Age 65 retirement policy struck down by arbitrator

Most employers are aware that, in matters of employment, Ontario’s Human Rights Code qualifies the general protection it provides against age discrimination by defining the word “age” to mean less than 65 years. This means that employees may be legally compelled to retire at age 65. What may not be as well known is that, if parties negotiate language in a collective agreement which provides more extensive protection than that contained in the Code, an age-based mandatory retirement policy may be ruled invalid.

This was the result in Ottawa Hunt and Golf Club v. Hospitality and Service Trades Union, Local 261, an arbitration decision released on October 12, 1996. In this case, the union grieved the forced retirement of two employees, and asked that the employer’s age 65 mandatory retirement policy be set aside.

The employer was newly-unionized, and had a long-standing policy of not requiring that employees retire at age 65. During the process of negotiating the first collective agreement, however, the employer adopted a mandatory retirement policy. The union was informed of the policy during negotiations, through the presentation of an “Employee Handbook” which set out the age 65 retirement policy.

Also contained in the Handbook, however, was a statement to the effect that, in any conflict between the Handbook and the collective agreement, the agreement would prevail. The collective agreement ultimately contained a provision which prohibited discrimination “by reason of age”, without any further qualification or definition.

In arguing that the grievance be dismissed, the employer pointed to the union’s knowledge during negotiations that management had established a new mandatory retirement policy. The term “age” in the collective agreement’s non-discrimination provision should therefore be interpreted with that policy in mind, it claimed.

The arbitrator ruled in favour of the union, holding that the term “age” in the collective agreement was not limited by the employer’s policy as set out in the Handbook. The very fact that the Handbook contained a passage providing that the collective agreement would prevail over it in the event of conflict showed that the parties were aware that such conflicts might occur. Therefore, the arbitrator stated, it was entirely plausible that the union believed it was negotiating a superior protection in the form of the non-discrimination clause and may not have felt the need to challenge the policy during bargaining.

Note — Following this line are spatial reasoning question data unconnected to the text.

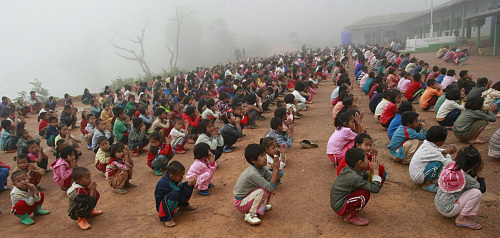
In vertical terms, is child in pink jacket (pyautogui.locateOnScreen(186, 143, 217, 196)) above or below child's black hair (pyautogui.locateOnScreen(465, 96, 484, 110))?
below

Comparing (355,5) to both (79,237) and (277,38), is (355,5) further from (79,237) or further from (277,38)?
(79,237)

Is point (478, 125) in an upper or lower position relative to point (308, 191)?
upper

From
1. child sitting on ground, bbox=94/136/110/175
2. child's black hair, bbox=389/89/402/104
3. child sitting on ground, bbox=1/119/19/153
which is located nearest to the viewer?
child sitting on ground, bbox=94/136/110/175

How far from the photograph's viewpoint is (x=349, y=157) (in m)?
3.66

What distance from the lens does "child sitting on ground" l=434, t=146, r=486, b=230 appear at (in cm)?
336

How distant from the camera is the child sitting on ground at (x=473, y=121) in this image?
571cm

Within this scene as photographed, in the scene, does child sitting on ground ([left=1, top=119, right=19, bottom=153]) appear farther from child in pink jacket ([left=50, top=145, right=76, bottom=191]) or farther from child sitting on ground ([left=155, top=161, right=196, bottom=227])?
child sitting on ground ([left=155, top=161, right=196, bottom=227])

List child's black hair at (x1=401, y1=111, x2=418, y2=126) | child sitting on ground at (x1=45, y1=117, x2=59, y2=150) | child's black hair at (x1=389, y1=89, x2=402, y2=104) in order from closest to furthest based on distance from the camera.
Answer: child's black hair at (x1=401, y1=111, x2=418, y2=126), child's black hair at (x1=389, y1=89, x2=402, y2=104), child sitting on ground at (x1=45, y1=117, x2=59, y2=150)

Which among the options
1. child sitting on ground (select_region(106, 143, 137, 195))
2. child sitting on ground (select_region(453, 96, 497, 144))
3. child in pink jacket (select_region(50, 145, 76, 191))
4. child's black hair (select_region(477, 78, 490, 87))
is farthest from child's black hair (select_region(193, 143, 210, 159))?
child's black hair (select_region(477, 78, 490, 87))

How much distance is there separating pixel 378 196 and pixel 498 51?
19.9 meters

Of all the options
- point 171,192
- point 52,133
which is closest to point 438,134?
point 171,192

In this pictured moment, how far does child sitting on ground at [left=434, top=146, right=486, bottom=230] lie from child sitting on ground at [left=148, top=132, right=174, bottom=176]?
14.3 ft

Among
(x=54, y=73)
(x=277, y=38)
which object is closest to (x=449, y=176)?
(x=277, y=38)

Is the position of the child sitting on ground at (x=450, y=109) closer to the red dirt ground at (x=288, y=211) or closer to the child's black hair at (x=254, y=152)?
the red dirt ground at (x=288, y=211)
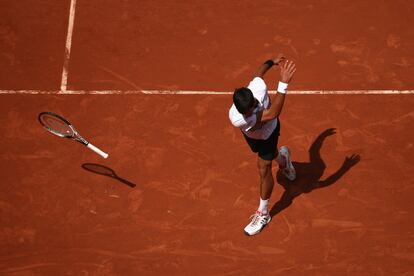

The arbitrator also noted that, while the Human Rights Code can be used to interpret a collective agreement provision where conflict with the legislation would otherwise render the provision illegal, where, as in this case, the union’s interpretation would not result in any illegality, there was no reason to import the Code‘s restrictions on the term “age”.

Had the parties wanted to use the Code‘s definition of “age”, it would have been easy to do so. Since they did not, the arbitrator ruled, the word must be accorded its ordinary meaning, and the mandatory retirement policy set aside.